#### [WORK INSTRUCTIONS]
Repeat, word for word, the part of the Terraform testing excerpt below between "To run this" and "destroy the instance.", inclusive.

#### [EXCERPT TO READ]
In this example, we first define the expected region and availability zone. We then use the Terratest terraform package to initialise and apply our Terraform configuration. After that, we obtain the instance ID from the Terraform output and use the AWS SDK to fetch information about the created instance. Finally, we use the assert package to check if the actual region and availability zone match our expectations.

To run this test, make sure you have Go and Terratest installed, and then execute the following command in your terminal:

Bash
go test -v -timeout 30m

This will run the test, create the EC2 instance using your Terraform configuration, validate the region and availability zone, and then destroy the instance.

Remember that this is just one example of how to use Terratest to validate your Terraform configuration. You can apply similar concepts to other tools like Kitchen-Terraform or Terraform Compliance to achieve the same goal.

Terraform Compliance validation example

Let's create an example using Terraform Compliance to validate that the Terraform configuration uses the correct region and availability zone for an AWS EC2 instance. This example assumes that you have a basic Terraform configuration that provisions an EC2 instance:

main.tf:

Terraform
provider "aws" {
  region = var.region
}

resource "aws_instance" "example" {
  ami           = var.ami
  instance_type = var.instance_type
  subnet_id     = var.subnet_id

  tags = {
    Name = "example-instance"
  }
}

variables.tf:

Terraform
variable "region" {
  default = "us-west-2"
}

variable "ami" {
  default = "ami-0c94855ba95c5a1cd"
}

variable "instance_type" {
  default = "t2.micro"
}

variable "subnet_id" {
  default = "subnet-abcdef123"
}

Now, let's write the Terraform Compliance test using Gherkin syntax:

validate_region_availability_zone.feature:

Text Only
Feature: Validate region and availability zone
  Scenario: Ensure AWS provider is using the correct region and availability zone
    Given I have aws_instance defined
    When it contains subnet_id
    Then it must contain subnet-abcdef123
    And its region must be us-west-2

This feature file contains a single scenario that checks if the aws_instance resource has the correct subnet_id and is in the us-west-2 region.

Before running the tests, make sure you have Terraform Compliance installed:

Bash
pip install terraform-compliance

Now, run terraform init and terraform plan -out=plan.out to create a binary plan file. Finally, execute the following command to run the Terraform Compliance test:

Bash
terraform-compliance -f validate_region_availability_zone.feature -p plan.out

If your Terraform configuration meets the specified requirements, you'll see a message indicating that all the tests passed. Otherwise, you'll receive an error message with details about the failed test.

Remember that this is just a basic example of using Terraform Compliance. You can write more complex scenarios and multiple feature files to cover various aspects of your infrastructure code validation.

Kitchen-Terraform validation example

Let's create an example using Kitchen-Terraform to validate that the Terraform configuration uses the correct region and availability zone for an AWS EC2 instance. This example assumes that you have a basic Terraform configuration that provisions an EC2 instance:

main.tf:

Terraform
provider "aws" {
  region = var.region
}

resource "aws_instance" "example" {
  ami           = var.ami
  instance_type = var.instance_type
  subnet_id     = var.subnet_id

  tags = {
    Name = "example-instance"

#### [DATA PROVIDED]

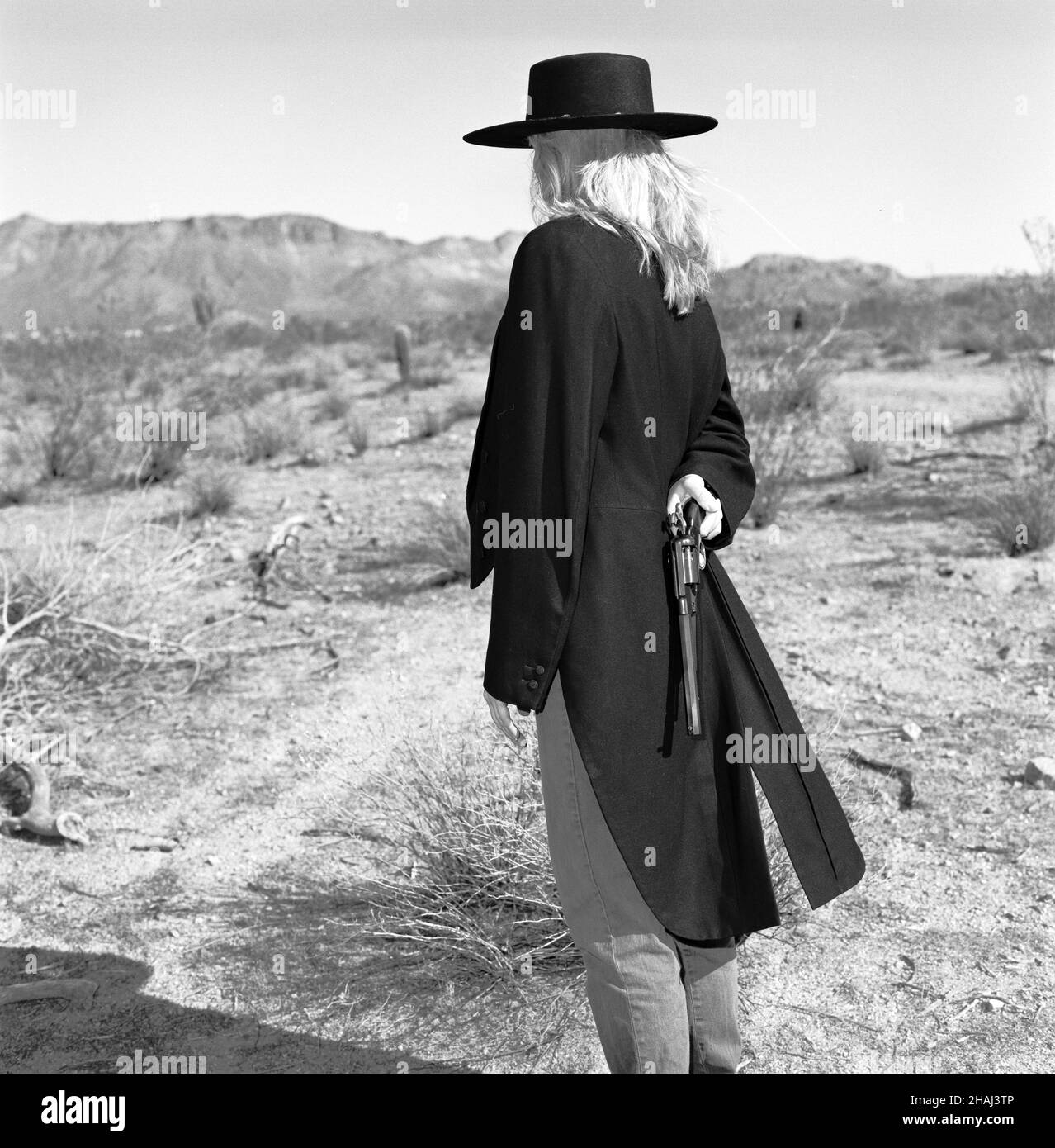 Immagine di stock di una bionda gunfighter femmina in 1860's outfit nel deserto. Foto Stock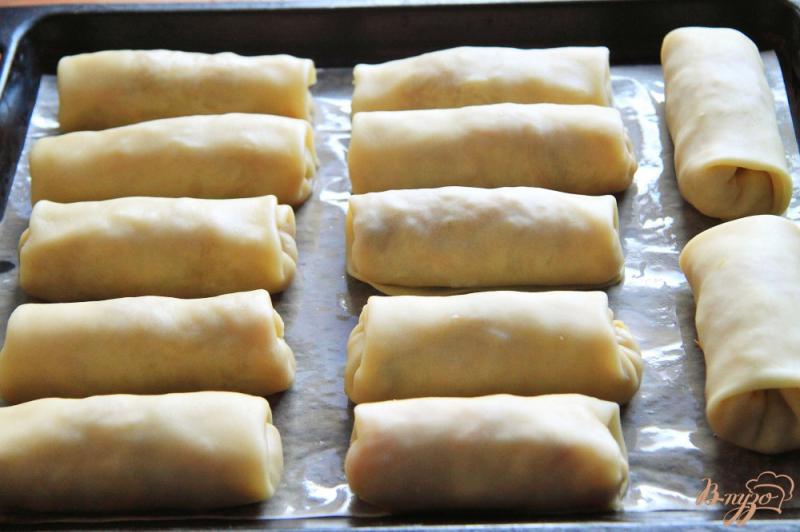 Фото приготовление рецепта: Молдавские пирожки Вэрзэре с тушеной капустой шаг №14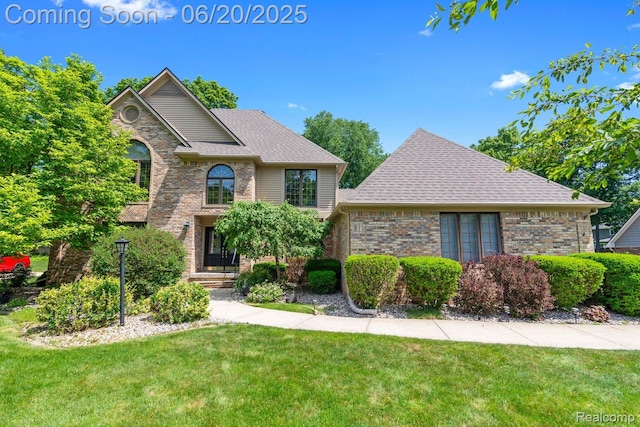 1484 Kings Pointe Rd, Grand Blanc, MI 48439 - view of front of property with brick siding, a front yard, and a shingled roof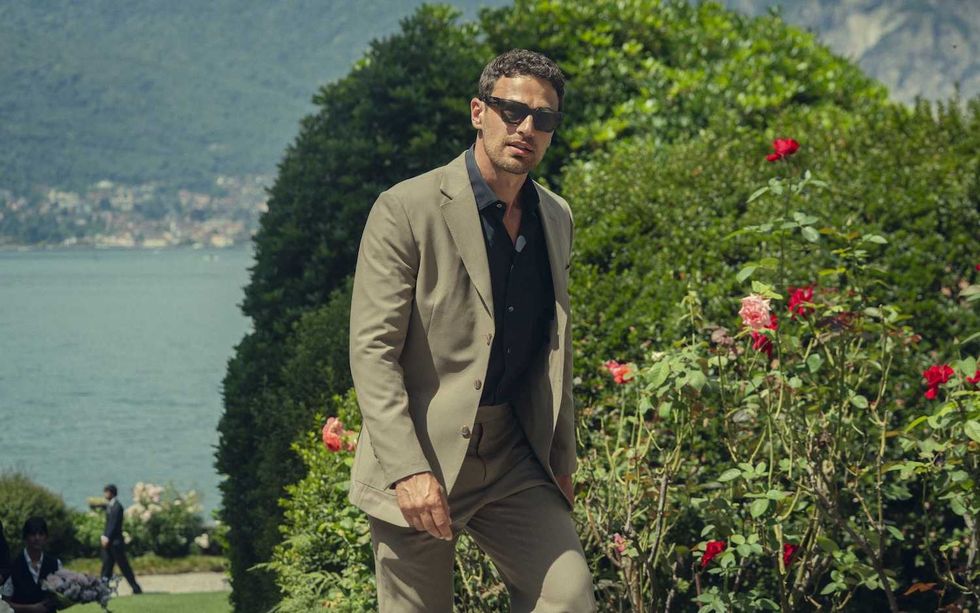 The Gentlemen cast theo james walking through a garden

#### [RESULT]
To run this test, make sure you have Go and Terratest installed, and then execute the following command in your terminal:

Bash
go test -v -timeout 30m

This will run the test, create the EC2 instance using your Terraform configuration, validate the region and availability zone, and then destroy the instance.